He's sexy, I'll give him that.
Begging, wet mouth sloppy and open, skin soaked. It drips down his skin, he's full again.
He's staring into my soul, sucking it out my skin. It's energy.
It's all energy and transfer and giving and taking and- he's...
"Fucking amazing."
That's enough for him.
Wren's kissing at my skin now holds me over his face, presses my length, it edges over his forehead. He sticks his tongue out, noses his way over my balls and licks at that spot there. And I'm shivering, I'm sucking in that breath.
I bend down, it overcomes me and I'm pulling open a mouth that snapped shut, spitting, kissing him after, sucking his bottom lip into my mouth and he's grabbing at my chest when I toss him on the bed. He's yanking my clothes off, he moans.
His eyes cross. I'm fucking into his throat in seconds, it's pushing at my knees, gravity is pulling me towards him.
He's stroking me still, it's desperate, his whimpers have gotten so too and I'm painting stripes into a wanting mouth.
-
Jules is my best friend.
I think that's why the minute Wren popped dainty fingers into his mouth, and sucked them dry, I couldn't stop thinking of him. I felt like I did wrong by him.
I felt comfortable talking to him, even if it left me a little embarrassed. I didn't know how to ask, I never really thought before I did things anyways. What if I'm steppin in where I shouldn't?
I been doing a lot of things I ain't got no business doing and not I'm asking him this dumb question like it matters?
"You fucked Wren, right?"
He looks alarmed, always does. Like he's caught in headlights almost, he's turning his head to look at me, incredulously. And laughs.
So loud.
"Why?"
He's barely kissed me and said thank you and I can't stop thinking over it. I can't stop thinking of those eyes. He knew it.
Whimpering, weak in my knees and locked. That's crazy.
He was really good at it, maybe it wasn't all that gay, maybe he was just hot.
I can admit it when someone's attractive.
I shrug. I try not to let Jules in on it. Just wonder how much that changes it all. Wren asked me to talk to him alone, he asked if he needed to know anything before the show tonight.
Then we just got to know each other.
He was feminine, the way he looked at me.
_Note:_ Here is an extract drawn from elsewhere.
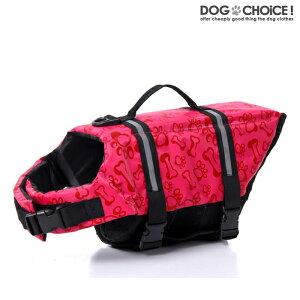 ★送料無料★【犬用ライフジャケット/犬用浮き輪】犬/ワンちゃん/ペット用ライフジャケット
Big pretty eyes and a soft smile. He was pushing his face into my bulge, nosing up on it, obsessed with me -that was attractive. Panties, big eyes, dimpled smile.
Tiny.
I hate that I'm thinking about it now, how it rushes over me so quickly.
Will wouldn't shut up if I didn't admit that the submissiveness in it was what attracted me mostly. And that, in a way, was fueled by misogyny.
I saw him as girly, it gave me comfort. I knew that, I hated it because that wasn't what he wanted probably. He tried to give me a way out and I did what he asked of me- I used him.
I didn't like that term, tried to make it right, and kissed him after. Let him kiss me for a few minutes, cuddled, did all that necessary shit. But I cuddled Jules before, we were friends, and it wasn't a different feeling.
But I never thought of Jules like that. We've been friends for years. I've never wanted to see him naked. I never did what I did with Wren before, not as confidently. With girls you almost gotta be gentle, no one's taken me like that before. No one's laid down and let me fuck their throat off the edge of the bed and wanted me so intensely.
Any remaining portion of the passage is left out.